Kid Simius’ kommt immer wieder zurück und wird Teil der Show. So auch im Crossover-Paradestück „Alice im WLAN-Land“ - eine post-moderne Bestätigung der Überwachungsstaats-Vision aus Orwells „1984“. Gänsehaut und zwei grüne Beck’s. Die Generation Flatrate/Porno/Praktikum feiert weiter.

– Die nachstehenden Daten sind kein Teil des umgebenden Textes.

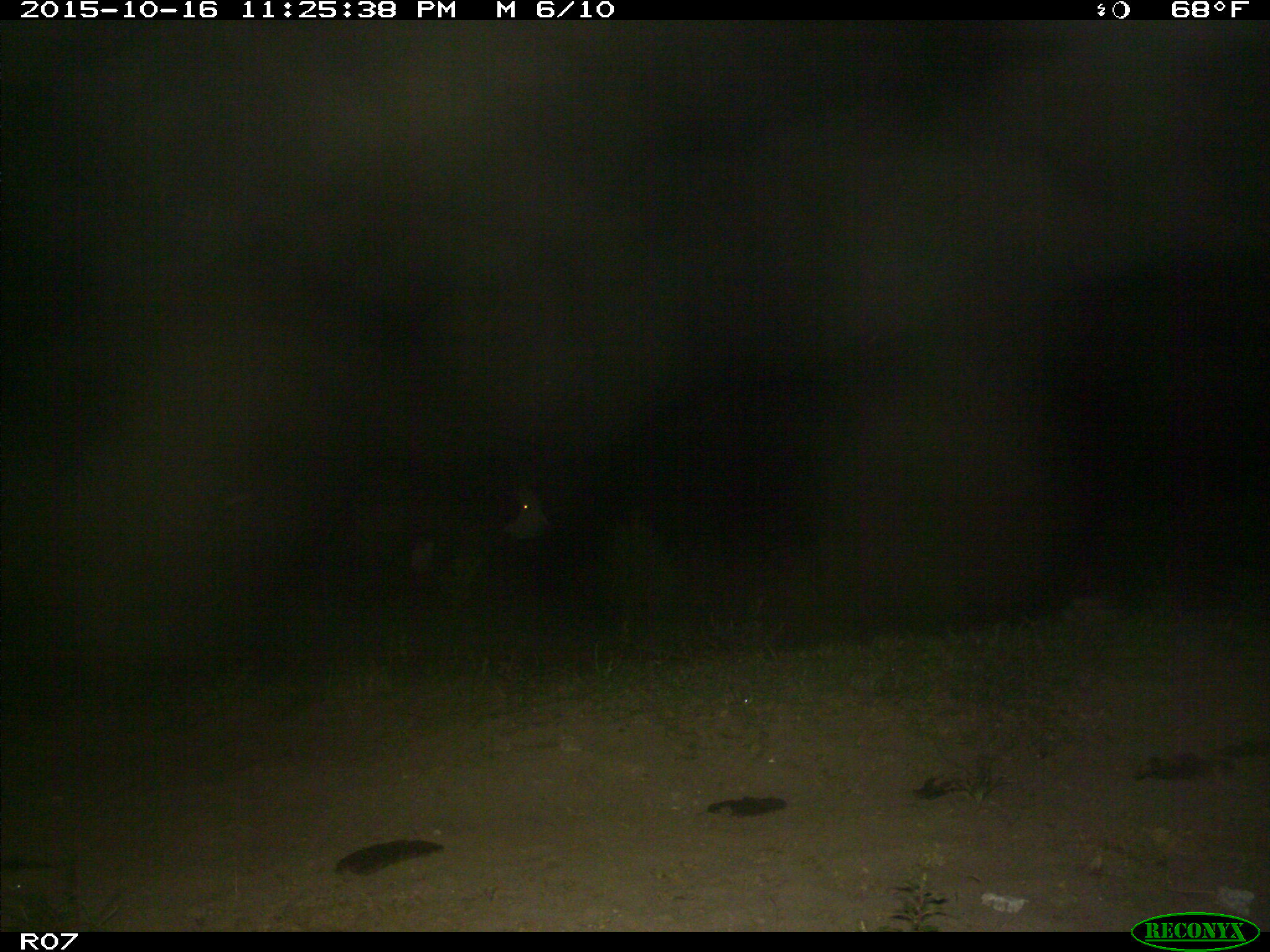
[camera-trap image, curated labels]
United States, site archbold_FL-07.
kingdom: Animalia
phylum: Chordata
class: Mammalia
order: Artiodactyla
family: Bovidae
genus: Bos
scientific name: Bos taurus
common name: domestic cow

Marten Laciny a.k.a. Marteria a.k.a. Marsimoto muss sich vor niemandem verstecken. Gerade weil ein Schmetterling nur eine Raupe mit Flügeln ist und er Trick 17 bereits 18 mal gespielt hat. Marsimoto spielt lange. Nach eigenen Angaben 32 Songs. Damit sich auch ja keiner auf dem Heimweg über sein Set auskotzt. Auch nicht die, welche sich auf die ruhigeren Nummern gefreut hatten. Als die ersten Takte von „Ich Tarzan, Du Jane“ erklingen, schnellen die Feuerzeuge in die Höhe. Man liegt sich in den Armen. Fukushima, Ozonloch, Spritpreise – jetzt ist alles egal. Die Besucher schwimmen ganz oben auf einer Euphoriewelle, die erst nach Beendigung des Konzerts langsam bricht.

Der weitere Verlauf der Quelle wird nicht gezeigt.